There were two texts given to read prior to the first lecture of the Teaching and Learning Unit. One was a paper by Gloria Dall’Alba, titled “Improving teaching: Enhancing ways of being university teachers”.

In the paper she discusses achieving this aim “through integrating knowing, acting and being”, whereby epistemology is serving ontology and is not been seen as an end in itself.

I found this paper particularly interesting as in many ways it resonates with what we do on the CSM MA Applied Imagination in the Creative Industries (AICI) and curiously as well partly with my practice as a therapist – I will go into that in a bit. Dall’Alba describes how the participants in this course are doing pedagogic research, analysing their own practice critically, but also design interventions “in the form of an action learning project.“ Our whole MA AICI is based on action research as a process.

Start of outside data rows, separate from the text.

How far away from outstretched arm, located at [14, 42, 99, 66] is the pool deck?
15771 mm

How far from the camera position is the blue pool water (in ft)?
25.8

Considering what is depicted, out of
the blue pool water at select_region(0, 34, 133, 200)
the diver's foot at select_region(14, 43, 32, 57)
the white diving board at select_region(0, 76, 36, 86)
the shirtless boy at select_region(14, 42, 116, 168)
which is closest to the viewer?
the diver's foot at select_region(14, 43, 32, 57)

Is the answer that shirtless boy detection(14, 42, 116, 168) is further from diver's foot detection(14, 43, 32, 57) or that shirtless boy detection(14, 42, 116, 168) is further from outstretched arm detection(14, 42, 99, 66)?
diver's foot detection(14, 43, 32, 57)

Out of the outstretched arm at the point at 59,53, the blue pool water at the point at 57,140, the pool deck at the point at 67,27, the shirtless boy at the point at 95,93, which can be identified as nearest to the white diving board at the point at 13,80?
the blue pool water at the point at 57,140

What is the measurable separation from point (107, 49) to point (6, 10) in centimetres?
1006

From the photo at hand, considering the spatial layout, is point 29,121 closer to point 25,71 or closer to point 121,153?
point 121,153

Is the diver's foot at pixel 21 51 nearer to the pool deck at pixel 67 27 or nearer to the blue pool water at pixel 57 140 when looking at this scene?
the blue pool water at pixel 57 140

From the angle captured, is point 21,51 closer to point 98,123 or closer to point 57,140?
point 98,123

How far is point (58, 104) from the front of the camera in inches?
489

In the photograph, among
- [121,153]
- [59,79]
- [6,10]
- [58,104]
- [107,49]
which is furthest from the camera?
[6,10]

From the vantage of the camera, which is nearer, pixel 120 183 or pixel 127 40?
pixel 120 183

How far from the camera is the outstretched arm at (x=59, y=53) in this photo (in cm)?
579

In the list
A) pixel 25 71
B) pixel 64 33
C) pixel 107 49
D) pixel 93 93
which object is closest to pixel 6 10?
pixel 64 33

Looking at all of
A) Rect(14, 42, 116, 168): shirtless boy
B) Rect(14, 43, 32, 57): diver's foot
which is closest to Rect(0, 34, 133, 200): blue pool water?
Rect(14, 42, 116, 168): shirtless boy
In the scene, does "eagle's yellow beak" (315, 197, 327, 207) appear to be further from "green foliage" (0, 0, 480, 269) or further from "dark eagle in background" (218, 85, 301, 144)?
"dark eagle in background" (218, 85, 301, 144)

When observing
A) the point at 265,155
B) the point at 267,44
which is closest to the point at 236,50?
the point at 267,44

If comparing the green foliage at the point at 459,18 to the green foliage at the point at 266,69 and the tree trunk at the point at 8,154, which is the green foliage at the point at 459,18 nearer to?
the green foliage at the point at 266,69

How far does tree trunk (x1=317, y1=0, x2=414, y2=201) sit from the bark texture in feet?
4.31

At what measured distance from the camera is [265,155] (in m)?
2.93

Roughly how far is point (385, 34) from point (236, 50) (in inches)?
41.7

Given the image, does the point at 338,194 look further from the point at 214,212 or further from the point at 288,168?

The aspects of iteration and collaboration with stakeholders and experts is also an important part. This MA is therefore process driven – and with the students coming from various different creative disciplines the focus is not on epistemology as an end in itself, but serving ontology: the students are first losing then finding themselves and defining their core interest and research question before tackling it. Also by its whole nature our MA AICI is not following any old-fashioned “teacher as authority” model. Interestingly quite a few students, often from particular backgrounds, are quite confused by this and sometimes even unsettled. They sometimes directly ask as that they would like to be “told what to do” and at first find it difficult that, as Dall’Alba describes it, “knowledge or, more accurately, knowing is not exclusively cognitive, but is created, enacted and embodied ”

When students come round to it and experience it, it really is as well a transformation of self.

Even though not directly linked to the PgCert I also found it interesting how I saw my work as a therapist reflected in the Dall’Alba’s paper as well. Working with embodied feelings and past experiences, hypnosis, imagination as well as Acceptance and Commitment therapy (ACT) clients are often surprised what they find out about themselves – things they couldn’t get to grips with through cognitive analysis. It is such a parallel to Dall’Alba’s statement of knowing not being exclusively cognitive, but being created, enacted and embodied.

Today in the Teaching and Learning lecture, me and a group of other PgCert students had been given the following statement to discuss: “The student is infinitely more important than the subject matter.” This statement was very fruitful to discuss and we had various answers depending on what context it would stand in. To me this statement also seemed to link directly to the above Dall’Alba paper and it’s core statement of epistemology not being an end in itself but serving ontology. Interesting!

Anyways, the lecture and session today contained a broad variety of educational techniques and methods, and we heard about and discussed many other important events and aspects of education. I thought I just focus for this blogpost on the Dall’Alba paper though which to me and my experiences provides such a plethora of connections.